▶ What is expected: Rewrite part of the text on projection predictive variable selection, substituting "report" for "notebook": begin at the words "This notebook was" and stop after "and Vehtari (2017a).".

▶ Passage shown:

::::

Projection predictive variable selection – A review and recommendations for the practicing statistician

Author

Aki Vehtari

Published

2018-03-06

Modified

2026-03-28

1 Introduction

This notebook was inspired by an article by Heinze, Wallisch, and Dunkler (2018). They provide “an overview of various available variable selection methods that are based on significance or information criteria, penalized likelihood, the change-in-estimate criterion, background knowledge, or combinations thereof.” I agree that they provide sensible recommendations and warnings for those methods. Similar recommendations and warnings hold for information criterion and naive cross-validation based variable selection in Bayesian framework as demonstrated by Piironen and Vehtari (2017a).

::::

▶ Records:
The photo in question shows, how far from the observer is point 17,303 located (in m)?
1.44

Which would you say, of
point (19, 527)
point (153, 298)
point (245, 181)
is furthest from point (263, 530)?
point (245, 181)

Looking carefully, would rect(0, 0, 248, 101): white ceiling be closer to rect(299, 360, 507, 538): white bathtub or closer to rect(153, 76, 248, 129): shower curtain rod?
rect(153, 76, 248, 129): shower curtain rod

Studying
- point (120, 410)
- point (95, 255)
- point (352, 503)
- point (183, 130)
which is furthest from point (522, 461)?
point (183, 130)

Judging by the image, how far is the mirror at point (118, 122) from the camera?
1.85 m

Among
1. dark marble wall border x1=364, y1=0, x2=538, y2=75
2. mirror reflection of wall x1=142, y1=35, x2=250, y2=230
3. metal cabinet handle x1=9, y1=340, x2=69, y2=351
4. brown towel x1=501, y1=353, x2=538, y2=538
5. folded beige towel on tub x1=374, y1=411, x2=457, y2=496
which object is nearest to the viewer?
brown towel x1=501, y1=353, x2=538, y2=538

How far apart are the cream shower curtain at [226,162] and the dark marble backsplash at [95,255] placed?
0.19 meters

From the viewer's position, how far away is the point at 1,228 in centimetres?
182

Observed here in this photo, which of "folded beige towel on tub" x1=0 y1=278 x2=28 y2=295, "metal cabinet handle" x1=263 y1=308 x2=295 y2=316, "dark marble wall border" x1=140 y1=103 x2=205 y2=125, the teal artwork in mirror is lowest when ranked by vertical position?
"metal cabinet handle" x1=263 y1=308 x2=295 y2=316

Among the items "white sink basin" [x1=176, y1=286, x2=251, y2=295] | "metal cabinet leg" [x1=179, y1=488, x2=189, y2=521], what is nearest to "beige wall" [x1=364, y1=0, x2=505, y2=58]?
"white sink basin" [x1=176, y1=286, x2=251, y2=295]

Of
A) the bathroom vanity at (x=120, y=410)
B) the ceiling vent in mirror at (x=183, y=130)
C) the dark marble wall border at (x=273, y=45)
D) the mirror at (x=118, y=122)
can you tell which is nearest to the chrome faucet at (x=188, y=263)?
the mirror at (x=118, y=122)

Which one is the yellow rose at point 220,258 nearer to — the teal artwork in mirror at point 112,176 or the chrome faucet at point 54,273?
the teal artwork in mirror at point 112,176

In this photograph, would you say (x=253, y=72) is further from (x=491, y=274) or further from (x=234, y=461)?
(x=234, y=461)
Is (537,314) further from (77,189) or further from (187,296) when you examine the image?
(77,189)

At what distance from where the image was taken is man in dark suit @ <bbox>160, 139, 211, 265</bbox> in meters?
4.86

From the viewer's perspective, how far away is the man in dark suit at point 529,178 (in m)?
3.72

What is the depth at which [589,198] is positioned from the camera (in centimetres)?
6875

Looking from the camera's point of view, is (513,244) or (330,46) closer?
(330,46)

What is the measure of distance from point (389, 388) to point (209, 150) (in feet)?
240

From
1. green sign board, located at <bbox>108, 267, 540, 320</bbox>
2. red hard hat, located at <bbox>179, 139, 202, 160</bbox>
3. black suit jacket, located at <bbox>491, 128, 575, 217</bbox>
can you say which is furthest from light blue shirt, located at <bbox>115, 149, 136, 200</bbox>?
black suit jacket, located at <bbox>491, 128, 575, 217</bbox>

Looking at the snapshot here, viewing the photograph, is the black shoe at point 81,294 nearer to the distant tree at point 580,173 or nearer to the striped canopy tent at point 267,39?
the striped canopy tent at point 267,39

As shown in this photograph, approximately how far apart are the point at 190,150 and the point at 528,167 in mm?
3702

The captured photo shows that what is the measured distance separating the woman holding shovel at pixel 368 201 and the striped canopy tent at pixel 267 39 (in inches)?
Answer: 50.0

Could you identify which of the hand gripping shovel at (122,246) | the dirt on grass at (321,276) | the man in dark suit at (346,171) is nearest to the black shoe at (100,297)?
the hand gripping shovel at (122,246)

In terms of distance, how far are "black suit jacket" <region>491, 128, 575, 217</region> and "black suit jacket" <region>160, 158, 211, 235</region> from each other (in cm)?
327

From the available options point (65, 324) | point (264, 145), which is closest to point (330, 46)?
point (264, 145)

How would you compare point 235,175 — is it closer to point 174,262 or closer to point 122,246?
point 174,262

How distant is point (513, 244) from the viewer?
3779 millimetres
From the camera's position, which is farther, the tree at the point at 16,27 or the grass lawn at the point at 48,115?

::::

▶ Expected answer:
This report was inspired by an article by Heinze, Wallisch, and Dunkler (2018). They provide “an overview of various available variable selection methods that are based on significance or information criteria, penalized likelihood, the change-in-estimate criterion, background knowledge, or combinations thereof.” I agree that they provide sensible recommendations and warnings for those methods. Similar recommendations and warnings hold for information criterion and naive cross-validation based variable selection in Bayesian framework as demonstrated by Piironen and Vehtari (2017a).